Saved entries
===============
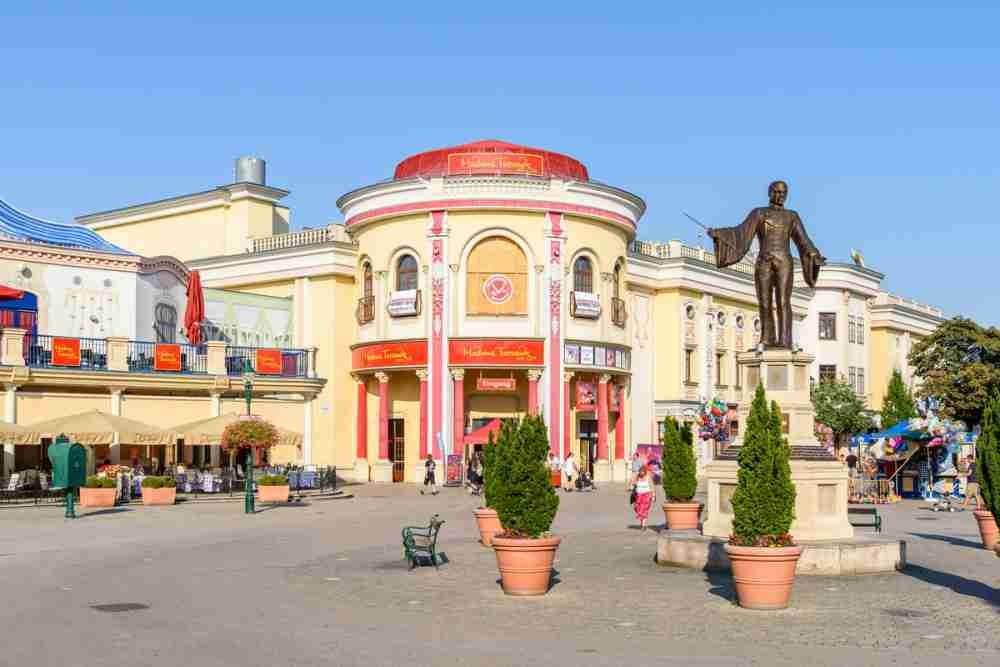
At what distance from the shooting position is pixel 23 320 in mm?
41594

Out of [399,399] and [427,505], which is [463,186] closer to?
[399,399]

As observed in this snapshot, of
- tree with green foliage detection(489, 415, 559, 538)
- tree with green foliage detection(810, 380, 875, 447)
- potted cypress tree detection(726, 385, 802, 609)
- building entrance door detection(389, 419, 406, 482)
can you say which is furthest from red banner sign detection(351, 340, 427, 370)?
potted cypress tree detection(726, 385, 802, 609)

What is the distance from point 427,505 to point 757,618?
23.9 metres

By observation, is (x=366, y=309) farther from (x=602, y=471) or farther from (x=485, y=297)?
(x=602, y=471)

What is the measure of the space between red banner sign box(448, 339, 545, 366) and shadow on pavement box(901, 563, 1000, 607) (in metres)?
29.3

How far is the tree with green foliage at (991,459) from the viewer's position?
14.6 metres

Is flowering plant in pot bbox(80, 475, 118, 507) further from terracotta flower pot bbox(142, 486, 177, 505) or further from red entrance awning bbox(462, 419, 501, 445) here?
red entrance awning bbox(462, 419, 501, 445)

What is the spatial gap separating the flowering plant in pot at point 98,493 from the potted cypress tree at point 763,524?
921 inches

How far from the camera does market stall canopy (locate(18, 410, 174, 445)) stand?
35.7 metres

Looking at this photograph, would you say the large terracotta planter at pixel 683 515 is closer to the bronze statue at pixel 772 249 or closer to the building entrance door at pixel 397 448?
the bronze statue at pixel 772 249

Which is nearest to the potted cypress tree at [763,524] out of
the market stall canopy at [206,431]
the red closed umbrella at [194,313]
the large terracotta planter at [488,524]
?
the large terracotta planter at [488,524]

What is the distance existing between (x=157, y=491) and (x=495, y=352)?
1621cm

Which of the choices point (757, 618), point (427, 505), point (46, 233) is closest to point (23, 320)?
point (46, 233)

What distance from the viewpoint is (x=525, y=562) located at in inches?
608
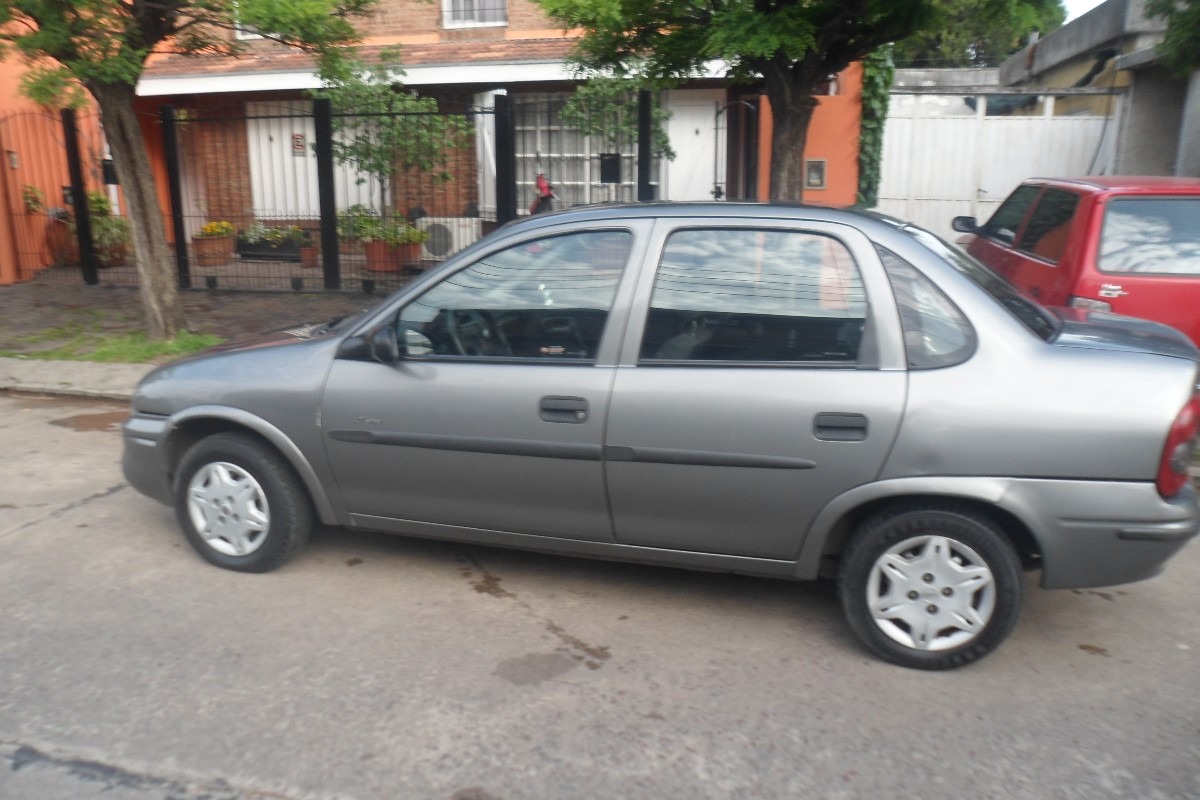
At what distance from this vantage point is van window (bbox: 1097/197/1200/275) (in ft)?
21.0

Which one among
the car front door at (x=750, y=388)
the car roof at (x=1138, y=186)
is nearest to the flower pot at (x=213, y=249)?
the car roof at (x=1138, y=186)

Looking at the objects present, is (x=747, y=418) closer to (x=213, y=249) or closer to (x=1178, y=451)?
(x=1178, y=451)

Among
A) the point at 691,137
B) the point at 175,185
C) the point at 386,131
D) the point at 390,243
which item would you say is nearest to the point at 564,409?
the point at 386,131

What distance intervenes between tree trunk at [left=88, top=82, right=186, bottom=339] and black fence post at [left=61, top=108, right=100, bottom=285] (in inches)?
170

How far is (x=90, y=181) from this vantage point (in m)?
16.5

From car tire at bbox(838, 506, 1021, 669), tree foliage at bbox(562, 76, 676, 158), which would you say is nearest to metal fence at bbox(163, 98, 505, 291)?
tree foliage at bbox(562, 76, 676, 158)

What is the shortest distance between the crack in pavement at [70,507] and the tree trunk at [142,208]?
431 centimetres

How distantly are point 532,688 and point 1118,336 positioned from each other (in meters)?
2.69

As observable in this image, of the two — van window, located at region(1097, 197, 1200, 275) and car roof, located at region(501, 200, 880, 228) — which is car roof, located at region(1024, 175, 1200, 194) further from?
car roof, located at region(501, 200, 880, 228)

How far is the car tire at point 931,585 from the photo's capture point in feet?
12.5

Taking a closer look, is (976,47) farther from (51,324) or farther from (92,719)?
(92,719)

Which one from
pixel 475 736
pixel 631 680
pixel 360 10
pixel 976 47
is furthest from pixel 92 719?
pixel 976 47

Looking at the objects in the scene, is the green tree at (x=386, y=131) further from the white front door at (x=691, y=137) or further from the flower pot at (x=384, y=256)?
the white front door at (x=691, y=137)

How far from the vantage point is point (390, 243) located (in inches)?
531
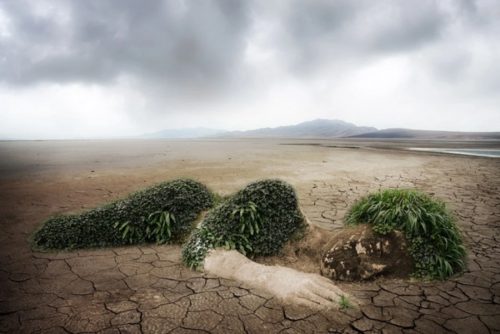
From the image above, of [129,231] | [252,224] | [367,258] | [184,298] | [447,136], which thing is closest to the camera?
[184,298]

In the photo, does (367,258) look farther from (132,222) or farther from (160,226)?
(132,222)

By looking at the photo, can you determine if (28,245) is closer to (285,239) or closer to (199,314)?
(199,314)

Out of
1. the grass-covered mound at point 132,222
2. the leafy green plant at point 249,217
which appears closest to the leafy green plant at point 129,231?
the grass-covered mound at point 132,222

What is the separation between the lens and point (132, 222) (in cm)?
===============
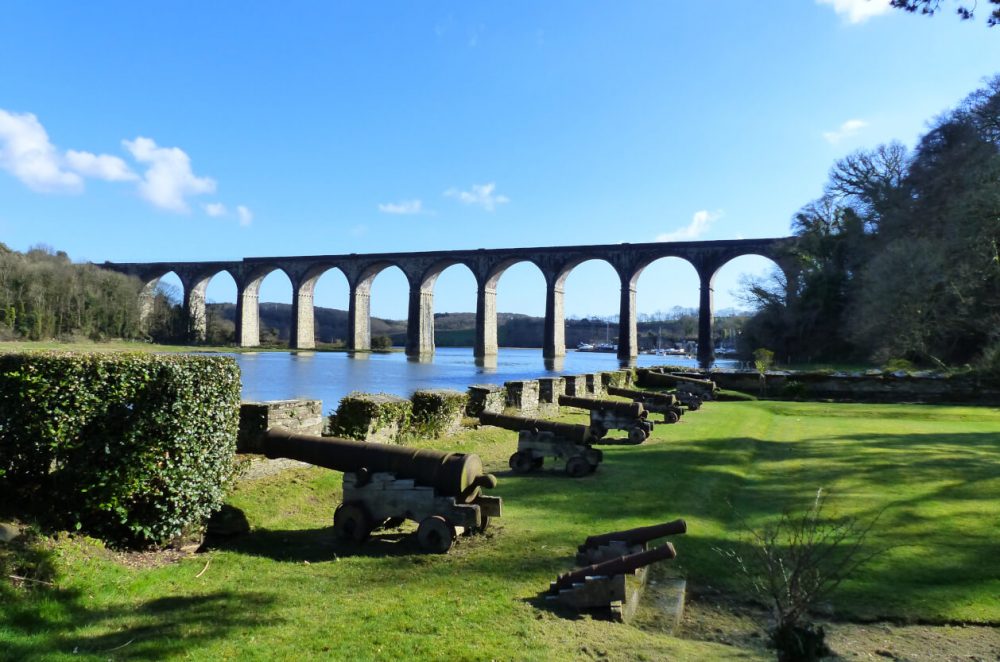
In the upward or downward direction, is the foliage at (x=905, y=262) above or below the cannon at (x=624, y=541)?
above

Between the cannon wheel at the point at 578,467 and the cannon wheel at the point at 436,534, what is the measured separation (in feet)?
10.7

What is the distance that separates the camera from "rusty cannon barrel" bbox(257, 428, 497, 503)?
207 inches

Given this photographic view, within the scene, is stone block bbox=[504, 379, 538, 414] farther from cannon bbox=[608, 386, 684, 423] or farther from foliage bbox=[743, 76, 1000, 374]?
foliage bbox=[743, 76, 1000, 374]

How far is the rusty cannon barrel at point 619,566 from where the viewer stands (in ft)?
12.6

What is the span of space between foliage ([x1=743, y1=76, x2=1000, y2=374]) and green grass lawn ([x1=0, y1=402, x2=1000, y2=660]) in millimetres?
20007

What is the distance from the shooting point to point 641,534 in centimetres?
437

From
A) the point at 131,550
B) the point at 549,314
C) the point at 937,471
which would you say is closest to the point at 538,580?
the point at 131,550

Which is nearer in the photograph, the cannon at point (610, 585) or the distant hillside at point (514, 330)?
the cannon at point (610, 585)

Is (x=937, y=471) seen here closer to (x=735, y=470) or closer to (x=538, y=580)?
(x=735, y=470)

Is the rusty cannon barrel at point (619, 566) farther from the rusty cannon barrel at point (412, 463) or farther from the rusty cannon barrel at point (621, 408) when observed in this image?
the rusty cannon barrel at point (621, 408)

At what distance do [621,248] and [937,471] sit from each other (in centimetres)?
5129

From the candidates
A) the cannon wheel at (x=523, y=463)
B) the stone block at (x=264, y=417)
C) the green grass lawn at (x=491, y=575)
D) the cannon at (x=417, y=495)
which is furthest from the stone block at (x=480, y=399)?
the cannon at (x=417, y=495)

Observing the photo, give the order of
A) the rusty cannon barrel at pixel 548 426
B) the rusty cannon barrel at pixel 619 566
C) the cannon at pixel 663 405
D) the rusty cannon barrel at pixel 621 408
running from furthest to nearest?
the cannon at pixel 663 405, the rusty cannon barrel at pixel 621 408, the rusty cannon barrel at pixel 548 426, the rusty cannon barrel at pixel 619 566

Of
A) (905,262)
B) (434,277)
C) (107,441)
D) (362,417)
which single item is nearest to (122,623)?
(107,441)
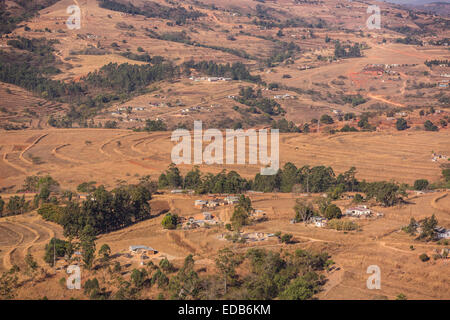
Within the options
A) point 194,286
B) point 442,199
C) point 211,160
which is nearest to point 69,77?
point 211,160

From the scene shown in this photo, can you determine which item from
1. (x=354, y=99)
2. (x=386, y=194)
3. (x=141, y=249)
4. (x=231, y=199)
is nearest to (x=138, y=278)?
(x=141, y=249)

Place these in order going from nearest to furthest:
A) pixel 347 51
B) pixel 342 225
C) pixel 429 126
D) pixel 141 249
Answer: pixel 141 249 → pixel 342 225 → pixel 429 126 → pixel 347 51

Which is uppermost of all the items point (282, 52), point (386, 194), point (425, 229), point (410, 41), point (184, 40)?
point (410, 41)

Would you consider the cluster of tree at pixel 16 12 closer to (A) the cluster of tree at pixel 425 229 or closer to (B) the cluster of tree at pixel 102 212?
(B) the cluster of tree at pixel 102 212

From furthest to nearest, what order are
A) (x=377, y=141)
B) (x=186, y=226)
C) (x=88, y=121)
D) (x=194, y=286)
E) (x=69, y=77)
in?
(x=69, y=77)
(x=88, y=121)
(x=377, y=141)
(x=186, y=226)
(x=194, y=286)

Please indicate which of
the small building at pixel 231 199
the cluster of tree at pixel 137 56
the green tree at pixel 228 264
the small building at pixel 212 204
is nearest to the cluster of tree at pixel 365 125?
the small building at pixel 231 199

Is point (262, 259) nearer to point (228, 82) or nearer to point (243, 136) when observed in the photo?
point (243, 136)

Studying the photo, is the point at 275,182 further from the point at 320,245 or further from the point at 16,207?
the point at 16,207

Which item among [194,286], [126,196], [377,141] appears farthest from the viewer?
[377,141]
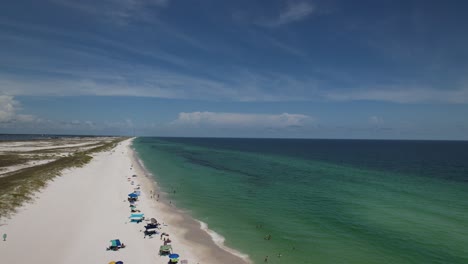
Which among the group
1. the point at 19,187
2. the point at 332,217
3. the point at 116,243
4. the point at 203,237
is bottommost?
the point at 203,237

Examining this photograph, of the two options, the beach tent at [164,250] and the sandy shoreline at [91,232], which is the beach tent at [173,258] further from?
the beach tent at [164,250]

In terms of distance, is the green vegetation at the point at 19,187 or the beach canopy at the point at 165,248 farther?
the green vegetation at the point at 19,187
===============
YOUR INSTRUCTIONS:
Transcribe the saved entries above word for word, starting at the line containing "At what distance from the" and ending after the line containing "23.9 metres".

EXERCISE SOLUTION:
At what distance from the shooting position is pixel 23 320 in mm?
41594

Out of [399,399] and [427,505], which is [463,186] closer to?
[399,399]

As observed in this snapshot, of
- tree with green foliage detection(489, 415, 559, 538)
- tree with green foliage detection(810, 380, 875, 447)
- potted cypress tree detection(726, 385, 802, 609)
- building entrance door detection(389, 419, 406, 482)
can you say which is furthest from red banner sign detection(351, 340, 427, 370)?
potted cypress tree detection(726, 385, 802, 609)

What is the distance from point 427,505 to point 757,618?
23.9 metres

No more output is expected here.